> [EXCERPT TO READ]
Sunday, 6 December 2015

Recent gigs: Courtney Barnett / Buzzcocks

Last weekend saw a couple of great gigs  -  one from an up-and-coming Antipodean and one from some legendary Mancunians. On the Friday I headed up to the Black Country with my good friend Tom to see Courtney Barnett rock Wolverhampton's Wulfrun Hall. Due to dodgy weather and motorway pile-ups we arrived at the venue too late to see support band Big Scary but luckily didn't miss any of the headliner's set.

> [WRITTEN REQUEST 1] Condense the paragraph beginning "Last weekend saw a couple of great gigs" in the post about recent gigs into two sentences, keeping its main facts.
> [WRITTEN REQUEST 2] List every musical act named in the post about recent gigs.
The lines that follow are separate material with no connection to the post about recent gigs.

> [DATASET CONTENT]
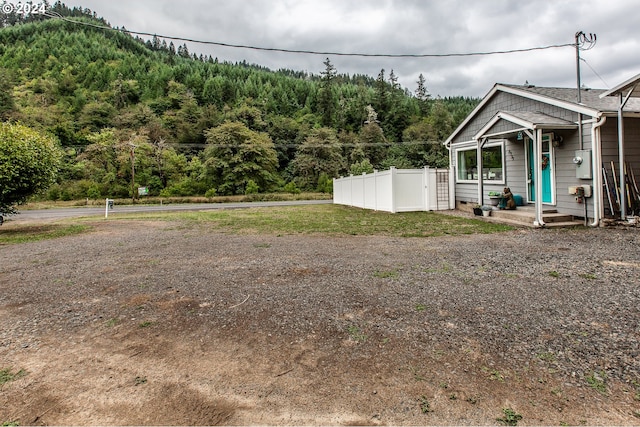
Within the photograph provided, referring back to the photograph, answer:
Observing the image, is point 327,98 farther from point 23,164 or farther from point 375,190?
point 23,164

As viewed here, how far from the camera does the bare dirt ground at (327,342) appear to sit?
1.87m

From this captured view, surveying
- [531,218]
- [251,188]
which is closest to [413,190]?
[531,218]

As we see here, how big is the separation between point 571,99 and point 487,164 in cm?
297

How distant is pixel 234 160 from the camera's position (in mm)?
41594

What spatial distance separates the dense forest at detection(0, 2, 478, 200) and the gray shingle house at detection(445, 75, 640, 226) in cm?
2862

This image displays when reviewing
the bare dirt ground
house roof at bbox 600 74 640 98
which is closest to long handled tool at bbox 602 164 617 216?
house roof at bbox 600 74 640 98

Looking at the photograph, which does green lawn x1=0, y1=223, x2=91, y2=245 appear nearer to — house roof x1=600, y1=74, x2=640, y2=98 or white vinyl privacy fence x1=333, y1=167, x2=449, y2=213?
white vinyl privacy fence x1=333, y1=167, x2=449, y2=213

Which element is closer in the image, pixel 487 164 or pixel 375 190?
pixel 487 164

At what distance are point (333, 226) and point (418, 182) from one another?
4906mm

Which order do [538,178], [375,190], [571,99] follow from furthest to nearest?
[375,190], [571,99], [538,178]

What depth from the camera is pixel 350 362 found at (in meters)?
2.33

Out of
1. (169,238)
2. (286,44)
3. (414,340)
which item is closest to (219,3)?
(286,44)

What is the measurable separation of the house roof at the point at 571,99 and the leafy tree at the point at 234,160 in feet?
106

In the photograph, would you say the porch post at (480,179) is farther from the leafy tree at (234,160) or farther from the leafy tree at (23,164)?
the leafy tree at (234,160)
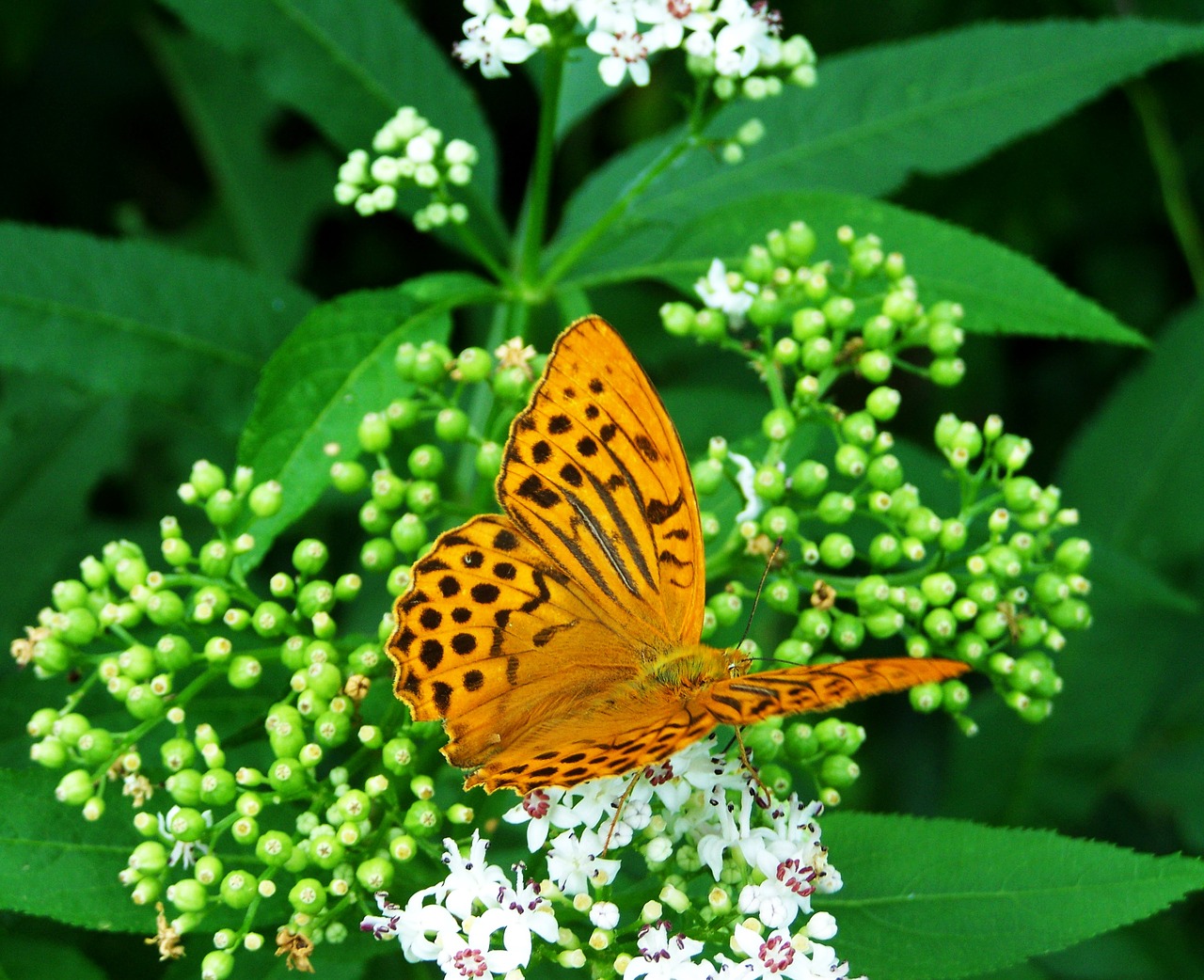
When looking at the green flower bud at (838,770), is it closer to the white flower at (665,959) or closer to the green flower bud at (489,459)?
the white flower at (665,959)

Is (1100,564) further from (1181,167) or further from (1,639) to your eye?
(1,639)

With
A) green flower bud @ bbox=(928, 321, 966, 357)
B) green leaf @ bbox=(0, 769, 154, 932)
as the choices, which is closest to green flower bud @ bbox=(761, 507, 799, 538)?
green flower bud @ bbox=(928, 321, 966, 357)

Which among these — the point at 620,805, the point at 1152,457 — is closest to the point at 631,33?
the point at 620,805

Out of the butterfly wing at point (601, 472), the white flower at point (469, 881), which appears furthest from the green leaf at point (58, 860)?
the butterfly wing at point (601, 472)

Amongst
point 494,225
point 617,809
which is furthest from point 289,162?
point 617,809

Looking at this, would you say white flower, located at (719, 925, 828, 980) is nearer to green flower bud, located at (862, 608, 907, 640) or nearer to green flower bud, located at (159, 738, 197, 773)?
green flower bud, located at (862, 608, 907, 640)
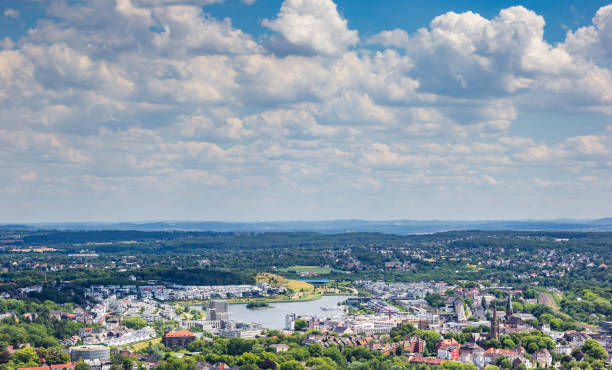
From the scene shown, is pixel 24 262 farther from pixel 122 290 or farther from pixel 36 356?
pixel 36 356

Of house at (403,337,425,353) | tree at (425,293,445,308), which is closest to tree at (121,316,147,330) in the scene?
house at (403,337,425,353)

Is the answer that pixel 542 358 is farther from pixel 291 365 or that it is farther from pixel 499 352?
pixel 291 365

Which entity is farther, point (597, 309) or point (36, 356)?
point (597, 309)

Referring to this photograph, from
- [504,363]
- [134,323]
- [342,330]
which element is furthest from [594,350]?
[134,323]

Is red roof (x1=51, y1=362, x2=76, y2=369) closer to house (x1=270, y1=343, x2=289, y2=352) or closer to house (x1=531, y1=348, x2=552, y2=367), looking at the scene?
house (x1=270, y1=343, x2=289, y2=352)

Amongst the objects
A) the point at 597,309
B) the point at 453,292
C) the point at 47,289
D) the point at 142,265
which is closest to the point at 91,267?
the point at 142,265

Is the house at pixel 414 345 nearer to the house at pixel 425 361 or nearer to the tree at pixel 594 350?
the house at pixel 425 361

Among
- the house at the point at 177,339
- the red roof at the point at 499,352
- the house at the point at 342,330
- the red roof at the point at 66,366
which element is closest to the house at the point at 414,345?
the red roof at the point at 499,352
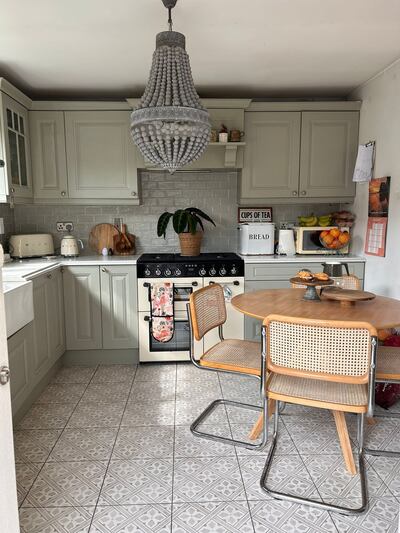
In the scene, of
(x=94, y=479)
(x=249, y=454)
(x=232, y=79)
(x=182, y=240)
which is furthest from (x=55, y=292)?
(x=232, y=79)

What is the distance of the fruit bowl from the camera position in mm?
3383

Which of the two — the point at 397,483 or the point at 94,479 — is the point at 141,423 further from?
the point at 397,483

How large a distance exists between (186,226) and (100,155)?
0.98 metres

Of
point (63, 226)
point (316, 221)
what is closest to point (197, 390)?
point (316, 221)

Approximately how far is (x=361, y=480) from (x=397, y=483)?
0.60 feet

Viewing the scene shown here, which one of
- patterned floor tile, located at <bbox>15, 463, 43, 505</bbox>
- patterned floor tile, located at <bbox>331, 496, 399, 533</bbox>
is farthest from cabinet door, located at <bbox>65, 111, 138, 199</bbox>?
patterned floor tile, located at <bbox>331, 496, 399, 533</bbox>

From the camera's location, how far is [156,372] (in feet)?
10.5

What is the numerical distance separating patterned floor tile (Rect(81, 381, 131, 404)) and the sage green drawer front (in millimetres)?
1329

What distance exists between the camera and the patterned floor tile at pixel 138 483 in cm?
174

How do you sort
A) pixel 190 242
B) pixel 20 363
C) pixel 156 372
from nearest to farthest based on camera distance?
1. pixel 20 363
2. pixel 156 372
3. pixel 190 242

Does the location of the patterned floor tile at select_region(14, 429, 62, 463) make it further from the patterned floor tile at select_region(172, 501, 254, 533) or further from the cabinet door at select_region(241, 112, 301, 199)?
the cabinet door at select_region(241, 112, 301, 199)

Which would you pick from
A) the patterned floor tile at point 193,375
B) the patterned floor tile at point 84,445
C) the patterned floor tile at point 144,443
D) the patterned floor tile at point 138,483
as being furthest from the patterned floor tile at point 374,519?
the patterned floor tile at point 193,375

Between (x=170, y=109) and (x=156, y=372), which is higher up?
(x=170, y=109)

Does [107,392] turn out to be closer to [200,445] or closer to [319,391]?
[200,445]
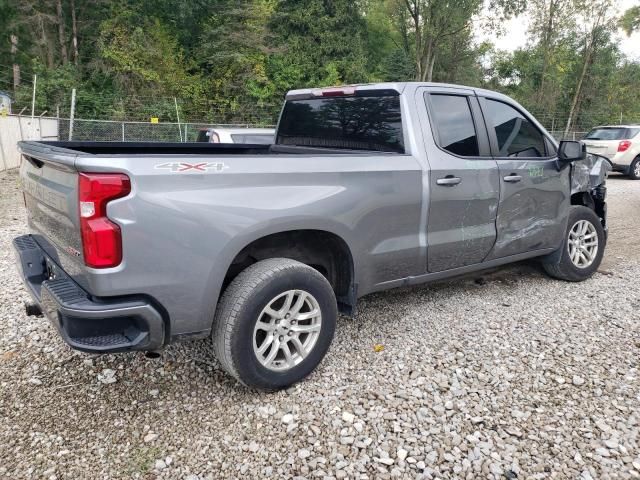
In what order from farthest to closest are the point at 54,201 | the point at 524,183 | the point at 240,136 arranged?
the point at 240,136, the point at 524,183, the point at 54,201

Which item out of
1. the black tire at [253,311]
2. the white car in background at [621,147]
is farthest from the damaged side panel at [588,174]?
the white car in background at [621,147]

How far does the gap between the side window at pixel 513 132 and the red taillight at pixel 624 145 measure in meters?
11.2

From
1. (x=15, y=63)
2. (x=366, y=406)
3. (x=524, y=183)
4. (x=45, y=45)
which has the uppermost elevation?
(x=45, y=45)

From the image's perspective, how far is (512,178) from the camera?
3.96 metres

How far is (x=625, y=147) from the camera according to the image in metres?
→ 13.5

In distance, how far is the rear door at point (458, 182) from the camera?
11.5 ft

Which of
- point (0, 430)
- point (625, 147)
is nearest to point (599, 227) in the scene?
point (0, 430)

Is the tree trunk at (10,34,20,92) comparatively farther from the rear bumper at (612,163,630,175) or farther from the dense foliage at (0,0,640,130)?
the rear bumper at (612,163,630,175)

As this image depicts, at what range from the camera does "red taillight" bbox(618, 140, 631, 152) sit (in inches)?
527

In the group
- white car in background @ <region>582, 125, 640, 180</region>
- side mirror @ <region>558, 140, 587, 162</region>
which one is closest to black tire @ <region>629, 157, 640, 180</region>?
white car in background @ <region>582, 125, 640, 180</region>

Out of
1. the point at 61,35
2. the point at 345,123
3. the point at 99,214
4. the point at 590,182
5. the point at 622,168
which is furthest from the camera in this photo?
the point at 61,35

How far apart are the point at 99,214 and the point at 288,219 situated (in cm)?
100

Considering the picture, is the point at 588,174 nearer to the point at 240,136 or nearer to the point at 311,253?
the point at 311,253

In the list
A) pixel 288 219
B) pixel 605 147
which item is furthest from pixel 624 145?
pixel 288 219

> [COMPLETE RESPONSE 1] Last weekend brought two great gigs, one by an up-and-coming Antipodean and one by some legendary Mancunians. On the Friday, the writer and a friend, Tom, went to see Courtney Barnett at Wolverhampton's Wulfrun Hall, where bad weather and motorway pile-ups made them miss support band Big Scary, though they saw all of the headliner's set.

> [COMPLETE RESPONSE 2]
- Courtney Barnett
- Buzzcocks
- Big Scary